◆ **PAGE EXCERPT**
....................

Initially known as Clann as Dobhar, they shortened their name to Clannad in 1973 after winning the Letterkenny Folk Festival with the song "Liza". By 1979, they had released three albums and completed a successful US tour. From 1980 to 1982, they operated as a six-piece with their sister/niece Enya Brennan on additional keyboards and vocals, before she left the group to pursue a solo career. Later in 1982, Clannad gained international attention with their single "Theme from Harry's Game" which became a top-five hit in Ireland and the UK. The song was featured on Magical Ring (1983), which was met with much acclaim. They experimented with more new-age and pop-influenced sounds in the 1980s and 1990s, as evident on Macalla (1985), and Anam (1990). This transition would ultimately go on to define their sound as almost purely 'Celtic', making them innovators of that genre. After Landmarks (1997), the band went on a hiatus in order to pursue solo projects. They regrouped in 2007 as a four piece again, with Moya, Ciarán, Noel, and Pádraig completing a world tour in 2008. In 2013, Pól rejoined and they released Nádúr, their first studio album in fifteen years. Pádraig Duggan died in 2016, leaving the group to embark on their 2020 farewell tour as a quartet.

Clannad have won numerous awards throughout their career, including a Grammy Award, a BAFTA, an Ivor Novello Award, and a Billboard Music Award. They have recorded in six different languages and scored eight UK top 10 albums. They are widely regarded as a band that have brought Irish music and the Irish language to a wider audience, often experiencing more popularity abroad than in their native Ireland.

History

Formation

Clannad was formed in 1970 by siblings Ciarán Brennan, Pól, and Máire Brennan and their twin uncles Noel and Pádraig Duggan. The five grew up in Dore, an area of Gweedore, a remote parish in County Donegal in the northwest corner of Ireland. It is a Gaeltacht region where Irish is the main spoken language. Raised as a Roman Catholic family of musicians, the Brennans' mother, Máire "Baba" Brennan (née Duggan), was a music teacher while their father, Leo Brennan, was a member of the Slieve Foy Band, an Irish showband. Later in their careers the two bought and ran Leo's Tavern, a pub in nearby Meenaleck where the Duggan and Brennan children would perform covers of songs by the Beatles, the Beach Boys, and Joni Mitchell.

The band adopted the name Clann as Dobhar, Irish for 'Family from Dore', when they entered a local music competition, and they used that name until 1973. The Brennans' and Duggans' interest in traditional Irish music reached beyond their native Gweedore, and they performed elsewhere including Tory Island, off Donegal's coast. Armed with some 500 Gaelic songs, they would later begin to arrange these songs for a full band.

1973–1982: Early years and six-piece band with Enya

In 1973, Clannad came in first place in the annual folk festival in Letterkenny, County Donegal which led to a deal with Philips Records. Having now secured a label the group prepared material for their debut album and recorded at Eamonn Andrews Studios in Dublin, choosing Gaelic and English songs and a cover of "Morning Dew" by Bonnie Dobson. Released in 1973, Clannad was met with initial resistance from the label due to the Gaelic songs and the group soon found themselves more popular outside Ireland, particularly Germany. Later in 1973, Clannad competed for Ireland in the heat stages of the 1973 Eurovision Song Contest for Ireland with "An Pháirc" from Clannad as their entry. The band followed their debut with Clannad 2 in 1974, released by Gael Linn Records and produced by Dónal Lunny, founder of Planxty and The Bothy Band. Like their first, Clannad 2 features a mixture of English and Gaelic songs, this time with Lunny and Bothy Band members on additional instruments.

....................

◆ **SUPPLIED ENTRIES**
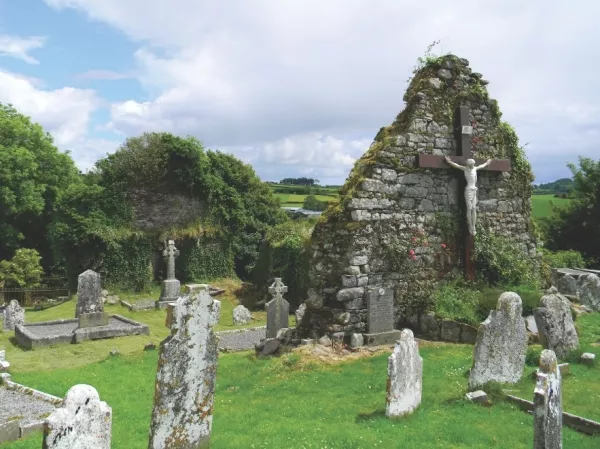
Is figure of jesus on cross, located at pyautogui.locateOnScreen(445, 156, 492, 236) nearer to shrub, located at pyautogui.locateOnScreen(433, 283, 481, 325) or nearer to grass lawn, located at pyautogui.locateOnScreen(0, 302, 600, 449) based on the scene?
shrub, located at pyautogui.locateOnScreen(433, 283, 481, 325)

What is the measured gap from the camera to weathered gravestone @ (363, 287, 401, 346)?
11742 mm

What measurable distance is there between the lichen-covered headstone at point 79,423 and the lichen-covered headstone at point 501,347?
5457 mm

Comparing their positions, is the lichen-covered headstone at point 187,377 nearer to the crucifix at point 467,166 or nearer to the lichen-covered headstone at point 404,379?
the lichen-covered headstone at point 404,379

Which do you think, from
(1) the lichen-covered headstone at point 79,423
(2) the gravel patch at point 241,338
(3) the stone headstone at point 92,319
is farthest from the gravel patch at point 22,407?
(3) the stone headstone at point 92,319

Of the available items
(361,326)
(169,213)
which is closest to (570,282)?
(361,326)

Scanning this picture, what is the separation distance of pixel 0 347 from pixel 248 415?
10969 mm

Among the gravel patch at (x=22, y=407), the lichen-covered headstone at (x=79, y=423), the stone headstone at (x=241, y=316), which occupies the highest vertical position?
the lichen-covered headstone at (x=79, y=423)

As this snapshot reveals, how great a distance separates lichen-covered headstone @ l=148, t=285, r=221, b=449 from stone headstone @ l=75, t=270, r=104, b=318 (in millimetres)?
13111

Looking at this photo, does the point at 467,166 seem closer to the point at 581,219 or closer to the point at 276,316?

....................

◆ **WHAT YOU ARE ASKED TO DO**
Restate the stretch of the Clannad text from "Clannad have won" through "their native Ireland.", switching "numerous" to "many".

◆ **REPLY**
Clannad have won many awards throughout their career, including a Grammy Award, a BAFTA, an Ivor Novello Award, and a Billboard Music Award. They have recorded in six different languages and scored eight UK top 10 albums. They are widely regarded as a band that have brought Irish music and the Irish language to a wider audience, often experiencing more popularity abroad than in their native Ireland.